**Exercise requirements**: Count the lines of the material below that contain the word "terms". Give only the number.

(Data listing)
»»
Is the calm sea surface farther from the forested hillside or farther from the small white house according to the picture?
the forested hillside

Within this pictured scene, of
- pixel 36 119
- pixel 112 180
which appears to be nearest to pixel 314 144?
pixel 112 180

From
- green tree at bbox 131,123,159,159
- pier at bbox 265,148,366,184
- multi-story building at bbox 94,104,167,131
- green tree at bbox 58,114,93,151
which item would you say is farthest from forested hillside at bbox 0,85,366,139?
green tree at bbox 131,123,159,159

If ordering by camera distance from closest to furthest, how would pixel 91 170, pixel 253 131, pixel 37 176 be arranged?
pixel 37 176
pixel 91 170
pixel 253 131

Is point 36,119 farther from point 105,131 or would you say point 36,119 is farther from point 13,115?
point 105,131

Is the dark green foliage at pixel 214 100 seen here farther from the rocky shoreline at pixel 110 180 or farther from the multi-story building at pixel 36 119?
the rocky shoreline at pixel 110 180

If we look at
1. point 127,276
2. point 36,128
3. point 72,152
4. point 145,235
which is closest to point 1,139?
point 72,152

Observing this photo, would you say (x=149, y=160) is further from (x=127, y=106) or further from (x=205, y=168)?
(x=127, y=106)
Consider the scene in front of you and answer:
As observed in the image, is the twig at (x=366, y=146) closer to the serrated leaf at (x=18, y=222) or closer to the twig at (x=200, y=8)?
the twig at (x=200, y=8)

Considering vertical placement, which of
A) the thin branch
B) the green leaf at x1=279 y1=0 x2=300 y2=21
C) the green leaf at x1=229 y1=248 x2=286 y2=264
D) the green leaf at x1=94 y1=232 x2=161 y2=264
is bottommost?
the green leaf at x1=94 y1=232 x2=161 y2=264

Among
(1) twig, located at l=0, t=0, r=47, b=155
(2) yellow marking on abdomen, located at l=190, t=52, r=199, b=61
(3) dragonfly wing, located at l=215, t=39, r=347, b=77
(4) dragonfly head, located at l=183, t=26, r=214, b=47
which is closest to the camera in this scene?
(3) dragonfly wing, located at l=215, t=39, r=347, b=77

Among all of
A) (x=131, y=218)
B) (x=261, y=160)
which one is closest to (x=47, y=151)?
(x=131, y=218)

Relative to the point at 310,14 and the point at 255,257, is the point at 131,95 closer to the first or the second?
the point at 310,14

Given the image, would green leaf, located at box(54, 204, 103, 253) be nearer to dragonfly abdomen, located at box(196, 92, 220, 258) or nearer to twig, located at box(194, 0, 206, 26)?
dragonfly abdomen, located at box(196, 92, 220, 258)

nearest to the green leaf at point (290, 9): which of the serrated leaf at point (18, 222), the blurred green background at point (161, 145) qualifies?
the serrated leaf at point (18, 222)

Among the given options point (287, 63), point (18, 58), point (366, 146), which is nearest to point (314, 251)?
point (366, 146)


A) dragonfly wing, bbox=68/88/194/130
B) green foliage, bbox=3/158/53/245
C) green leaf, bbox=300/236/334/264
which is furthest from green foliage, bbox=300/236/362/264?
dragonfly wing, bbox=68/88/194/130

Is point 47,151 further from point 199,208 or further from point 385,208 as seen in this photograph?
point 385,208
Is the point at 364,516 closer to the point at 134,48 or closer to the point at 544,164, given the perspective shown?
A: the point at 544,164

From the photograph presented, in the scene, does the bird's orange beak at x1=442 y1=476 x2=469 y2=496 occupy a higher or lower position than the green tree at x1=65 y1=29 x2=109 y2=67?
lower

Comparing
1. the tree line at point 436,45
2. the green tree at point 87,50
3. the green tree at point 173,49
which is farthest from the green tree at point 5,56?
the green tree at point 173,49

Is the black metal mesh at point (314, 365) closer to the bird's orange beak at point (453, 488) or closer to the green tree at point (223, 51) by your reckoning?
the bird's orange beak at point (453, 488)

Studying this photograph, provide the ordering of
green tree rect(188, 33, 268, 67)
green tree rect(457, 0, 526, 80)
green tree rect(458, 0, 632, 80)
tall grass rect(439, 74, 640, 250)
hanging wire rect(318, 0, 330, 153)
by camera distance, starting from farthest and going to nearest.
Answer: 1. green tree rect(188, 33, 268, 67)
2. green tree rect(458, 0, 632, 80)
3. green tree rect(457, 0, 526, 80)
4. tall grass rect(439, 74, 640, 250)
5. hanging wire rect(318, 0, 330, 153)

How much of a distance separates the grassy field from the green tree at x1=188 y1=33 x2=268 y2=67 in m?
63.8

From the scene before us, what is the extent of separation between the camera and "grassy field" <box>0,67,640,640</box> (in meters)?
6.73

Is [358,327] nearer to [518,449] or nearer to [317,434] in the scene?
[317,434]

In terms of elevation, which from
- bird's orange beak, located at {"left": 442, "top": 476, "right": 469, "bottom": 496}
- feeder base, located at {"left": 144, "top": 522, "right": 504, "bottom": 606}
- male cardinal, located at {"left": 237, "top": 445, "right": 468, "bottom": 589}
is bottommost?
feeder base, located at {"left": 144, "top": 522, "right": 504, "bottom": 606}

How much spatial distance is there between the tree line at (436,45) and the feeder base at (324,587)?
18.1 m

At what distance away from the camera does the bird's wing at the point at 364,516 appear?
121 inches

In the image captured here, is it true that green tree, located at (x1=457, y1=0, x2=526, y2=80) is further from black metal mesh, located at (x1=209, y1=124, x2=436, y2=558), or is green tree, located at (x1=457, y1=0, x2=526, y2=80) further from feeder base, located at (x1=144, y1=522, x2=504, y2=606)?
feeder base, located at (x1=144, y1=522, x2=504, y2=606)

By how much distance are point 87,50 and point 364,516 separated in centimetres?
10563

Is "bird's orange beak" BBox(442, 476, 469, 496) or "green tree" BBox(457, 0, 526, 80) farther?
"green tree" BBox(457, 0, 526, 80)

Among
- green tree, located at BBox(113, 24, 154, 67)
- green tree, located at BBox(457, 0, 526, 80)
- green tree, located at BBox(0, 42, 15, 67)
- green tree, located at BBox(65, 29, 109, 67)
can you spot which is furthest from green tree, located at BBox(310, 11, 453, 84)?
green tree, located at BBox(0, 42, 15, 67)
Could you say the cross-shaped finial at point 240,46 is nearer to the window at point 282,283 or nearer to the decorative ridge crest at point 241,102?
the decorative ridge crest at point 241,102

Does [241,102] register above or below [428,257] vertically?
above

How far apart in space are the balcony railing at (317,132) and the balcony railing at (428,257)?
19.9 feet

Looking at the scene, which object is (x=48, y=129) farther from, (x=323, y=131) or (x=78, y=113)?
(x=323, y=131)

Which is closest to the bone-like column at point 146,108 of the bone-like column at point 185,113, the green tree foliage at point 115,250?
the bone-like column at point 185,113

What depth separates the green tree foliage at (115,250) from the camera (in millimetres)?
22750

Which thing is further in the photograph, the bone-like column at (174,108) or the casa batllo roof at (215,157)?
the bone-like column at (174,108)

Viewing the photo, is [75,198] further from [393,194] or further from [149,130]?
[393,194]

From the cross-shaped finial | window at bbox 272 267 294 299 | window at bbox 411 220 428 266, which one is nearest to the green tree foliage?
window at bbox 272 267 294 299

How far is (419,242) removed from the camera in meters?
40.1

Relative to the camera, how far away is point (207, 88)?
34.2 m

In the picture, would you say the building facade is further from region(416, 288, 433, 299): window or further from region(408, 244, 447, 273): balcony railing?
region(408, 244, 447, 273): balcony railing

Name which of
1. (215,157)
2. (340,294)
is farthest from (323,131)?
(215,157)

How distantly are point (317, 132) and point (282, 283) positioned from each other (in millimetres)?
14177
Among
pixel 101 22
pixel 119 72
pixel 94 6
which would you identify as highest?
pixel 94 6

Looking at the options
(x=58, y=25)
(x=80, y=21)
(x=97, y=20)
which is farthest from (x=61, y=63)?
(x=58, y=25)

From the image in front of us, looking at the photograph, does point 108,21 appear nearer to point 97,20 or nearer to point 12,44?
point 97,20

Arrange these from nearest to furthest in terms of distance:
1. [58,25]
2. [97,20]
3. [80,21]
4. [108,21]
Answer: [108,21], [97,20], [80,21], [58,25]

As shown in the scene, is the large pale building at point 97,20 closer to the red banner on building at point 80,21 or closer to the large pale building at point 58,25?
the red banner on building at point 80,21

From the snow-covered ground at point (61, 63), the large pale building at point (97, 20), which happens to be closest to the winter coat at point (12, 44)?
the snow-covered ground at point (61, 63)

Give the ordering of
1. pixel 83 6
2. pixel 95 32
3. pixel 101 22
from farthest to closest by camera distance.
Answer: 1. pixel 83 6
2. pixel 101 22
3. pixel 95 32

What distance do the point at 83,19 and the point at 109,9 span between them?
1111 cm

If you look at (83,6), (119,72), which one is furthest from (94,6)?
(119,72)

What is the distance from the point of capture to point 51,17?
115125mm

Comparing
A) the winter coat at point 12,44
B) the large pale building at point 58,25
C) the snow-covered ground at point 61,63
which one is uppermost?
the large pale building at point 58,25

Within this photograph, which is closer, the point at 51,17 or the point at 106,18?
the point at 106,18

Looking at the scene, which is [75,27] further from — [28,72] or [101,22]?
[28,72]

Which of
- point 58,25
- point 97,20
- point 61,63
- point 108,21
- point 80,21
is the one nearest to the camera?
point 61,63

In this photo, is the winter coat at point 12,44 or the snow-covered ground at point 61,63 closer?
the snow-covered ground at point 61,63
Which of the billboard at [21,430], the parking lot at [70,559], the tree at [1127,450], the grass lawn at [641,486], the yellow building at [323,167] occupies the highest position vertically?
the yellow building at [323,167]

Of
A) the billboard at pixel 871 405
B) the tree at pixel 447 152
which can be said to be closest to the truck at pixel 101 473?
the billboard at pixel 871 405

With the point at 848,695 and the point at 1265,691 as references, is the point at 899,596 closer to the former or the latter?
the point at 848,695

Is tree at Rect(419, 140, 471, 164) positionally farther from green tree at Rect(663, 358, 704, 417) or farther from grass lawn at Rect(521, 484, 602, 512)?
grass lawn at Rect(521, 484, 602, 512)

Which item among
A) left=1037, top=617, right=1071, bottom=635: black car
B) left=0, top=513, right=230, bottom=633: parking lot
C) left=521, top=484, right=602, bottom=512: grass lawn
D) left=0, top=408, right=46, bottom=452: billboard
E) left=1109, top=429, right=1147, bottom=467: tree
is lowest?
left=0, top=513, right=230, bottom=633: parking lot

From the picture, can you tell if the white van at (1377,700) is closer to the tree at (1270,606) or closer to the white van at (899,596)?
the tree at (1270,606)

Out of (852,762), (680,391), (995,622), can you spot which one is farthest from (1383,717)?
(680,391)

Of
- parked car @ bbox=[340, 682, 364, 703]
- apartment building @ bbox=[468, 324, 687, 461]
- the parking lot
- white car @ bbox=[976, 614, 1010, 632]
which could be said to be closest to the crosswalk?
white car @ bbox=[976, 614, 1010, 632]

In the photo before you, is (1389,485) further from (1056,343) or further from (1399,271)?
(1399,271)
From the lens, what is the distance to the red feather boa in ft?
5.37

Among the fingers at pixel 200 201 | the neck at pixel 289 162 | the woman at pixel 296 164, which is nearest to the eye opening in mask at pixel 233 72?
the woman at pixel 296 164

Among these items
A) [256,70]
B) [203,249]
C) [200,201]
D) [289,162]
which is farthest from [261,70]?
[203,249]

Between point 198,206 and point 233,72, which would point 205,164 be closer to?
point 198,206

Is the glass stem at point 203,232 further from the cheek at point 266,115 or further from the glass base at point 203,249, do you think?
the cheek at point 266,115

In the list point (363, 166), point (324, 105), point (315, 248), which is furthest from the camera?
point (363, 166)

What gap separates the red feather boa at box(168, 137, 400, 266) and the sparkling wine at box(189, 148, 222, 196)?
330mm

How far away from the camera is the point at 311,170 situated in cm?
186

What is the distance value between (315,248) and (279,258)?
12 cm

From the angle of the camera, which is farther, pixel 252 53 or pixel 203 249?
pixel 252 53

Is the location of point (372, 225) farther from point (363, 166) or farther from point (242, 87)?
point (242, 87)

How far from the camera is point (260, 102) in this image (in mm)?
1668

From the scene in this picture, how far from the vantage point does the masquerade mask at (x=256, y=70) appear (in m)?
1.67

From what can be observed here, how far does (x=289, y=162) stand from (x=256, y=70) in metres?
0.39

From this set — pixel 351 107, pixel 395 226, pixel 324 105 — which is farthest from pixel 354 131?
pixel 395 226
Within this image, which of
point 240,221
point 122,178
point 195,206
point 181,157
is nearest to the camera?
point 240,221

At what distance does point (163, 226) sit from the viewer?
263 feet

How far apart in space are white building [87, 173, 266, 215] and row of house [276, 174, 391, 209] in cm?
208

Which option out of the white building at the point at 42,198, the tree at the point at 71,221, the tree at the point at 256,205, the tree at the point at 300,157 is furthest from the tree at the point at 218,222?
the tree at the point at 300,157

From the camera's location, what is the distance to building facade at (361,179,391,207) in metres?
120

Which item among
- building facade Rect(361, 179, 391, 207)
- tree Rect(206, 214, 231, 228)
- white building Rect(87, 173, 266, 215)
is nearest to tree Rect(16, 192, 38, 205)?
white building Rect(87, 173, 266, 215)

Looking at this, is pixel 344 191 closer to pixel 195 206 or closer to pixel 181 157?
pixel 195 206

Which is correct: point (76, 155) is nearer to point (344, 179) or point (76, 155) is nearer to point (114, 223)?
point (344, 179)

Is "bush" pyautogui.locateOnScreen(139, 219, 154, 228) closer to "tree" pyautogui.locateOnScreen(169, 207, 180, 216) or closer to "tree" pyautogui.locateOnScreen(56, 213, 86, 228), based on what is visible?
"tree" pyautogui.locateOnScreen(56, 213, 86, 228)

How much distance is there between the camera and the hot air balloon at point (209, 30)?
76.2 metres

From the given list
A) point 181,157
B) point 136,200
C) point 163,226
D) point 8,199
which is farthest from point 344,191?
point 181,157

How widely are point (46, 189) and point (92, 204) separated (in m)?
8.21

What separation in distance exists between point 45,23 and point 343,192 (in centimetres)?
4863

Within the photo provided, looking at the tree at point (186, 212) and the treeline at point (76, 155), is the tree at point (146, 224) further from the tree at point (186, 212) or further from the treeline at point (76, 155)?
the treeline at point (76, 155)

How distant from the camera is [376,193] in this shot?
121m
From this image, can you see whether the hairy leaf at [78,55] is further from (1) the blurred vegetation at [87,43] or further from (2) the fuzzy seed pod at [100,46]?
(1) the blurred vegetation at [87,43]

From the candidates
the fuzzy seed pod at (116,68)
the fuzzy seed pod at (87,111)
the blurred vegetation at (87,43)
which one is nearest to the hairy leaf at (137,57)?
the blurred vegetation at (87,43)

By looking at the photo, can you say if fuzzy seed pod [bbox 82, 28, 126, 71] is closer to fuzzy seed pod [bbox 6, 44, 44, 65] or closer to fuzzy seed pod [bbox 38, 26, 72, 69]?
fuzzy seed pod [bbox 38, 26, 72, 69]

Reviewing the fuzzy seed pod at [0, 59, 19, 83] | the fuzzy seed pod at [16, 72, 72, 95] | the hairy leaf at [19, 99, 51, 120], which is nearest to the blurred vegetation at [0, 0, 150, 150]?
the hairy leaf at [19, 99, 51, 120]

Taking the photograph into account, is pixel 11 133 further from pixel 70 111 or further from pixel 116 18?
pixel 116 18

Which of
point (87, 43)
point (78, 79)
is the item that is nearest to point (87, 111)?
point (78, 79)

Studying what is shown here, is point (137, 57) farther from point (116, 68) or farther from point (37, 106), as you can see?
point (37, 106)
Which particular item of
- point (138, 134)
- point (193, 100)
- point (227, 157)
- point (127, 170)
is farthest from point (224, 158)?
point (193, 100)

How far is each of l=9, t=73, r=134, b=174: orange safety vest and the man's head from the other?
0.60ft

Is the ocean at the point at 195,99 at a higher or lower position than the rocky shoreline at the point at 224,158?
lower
««
**The output**: 2